A tool to fetch and store Hacker News data in a SQLite database.

Installation

To install the Hacker News Data Fetcher, follow these steps:

  1. Install:

    pip install hn-data-fetcher
  2. Run the Script:

    • The script can be run in four different modes: update, backfill, overwrite, and overwrite-from-date.

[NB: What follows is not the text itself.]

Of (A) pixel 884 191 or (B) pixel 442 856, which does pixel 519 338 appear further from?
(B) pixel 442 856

    • Use the following command to run the script:

      hn_data_fetcher --mode <mode> [--start-id <start_id>] [--start-date <start_date>] [--db-name <db_name>] [--concurrent-requests <concurrent_requests>] [--update-interval <update_interval>] [--db-queue-size <db_queue_size>] [--db-commit-interval <db_commit_interval>] [--tcp-limit <tcp_limit>]
    • Parameters:

      • --mode: Operation mode. Choices are update, backfill, overwrite, or overwrite-from-date.
      • --start-id: Starting ID for overwrite mode (required if mode is overwrite).
      • --start-date: Starting date for overwrite-from-date mode in YYYY-MM-DD format (required if mode is overwrite-from-date).
      • --db-name: Path to the SQLite database file to store HN items (default: hn2.db).
      • --concurrent-requests: Maximum number of concurrent API requests to HN (default: 1000).
      • --update-interval: How often to update the progress bar, in number of items processed (default: 1000).
      • --db-queue-size: Maximum size of the database operation queue (default: 1000).
      • --db-commit-interval: How often to commit database transactions, in number of items (default: 1000).
      • --tcp-limit: Maximum number of TCP connections. 0 means unlimited (default: 0).
    • Examples:

      • To update the database with new items:
        hn-data-fetcher --mode update
      • To backfill the database with historical items:
        hn-data-fetcher --mode backfill
      • To overwrite existing items starting from a specific ID:
        hn-data-fetcher --mode overwrite --start-id 1000
      • To overwrite existing items starting from a specific date:
        hn-data-fetcher --mode overwrite-from-date --start-date 2024-01-01
  3. Monitor Progress:

    • The script provides a progress bar with an estimated time of arrival (ETA) for completion.
    • It also handles errors gracefully and ensures that the database is updated correctly.
  4. Graceful Shutdown:

    • You can stop the script at any time by pressing Ctrl+C. The script will handle the shutdown gracefully, ensuring that all ongoing transactions are completed.

Local Development

  1. Install Development Dependencies:

    • Install the package in editable mode and development dependencies:
      pip install -e .
      pip install -r requirements-dev.txt
  2. Run Tests:

    • Execute the test suite:
      pytest tests/ -v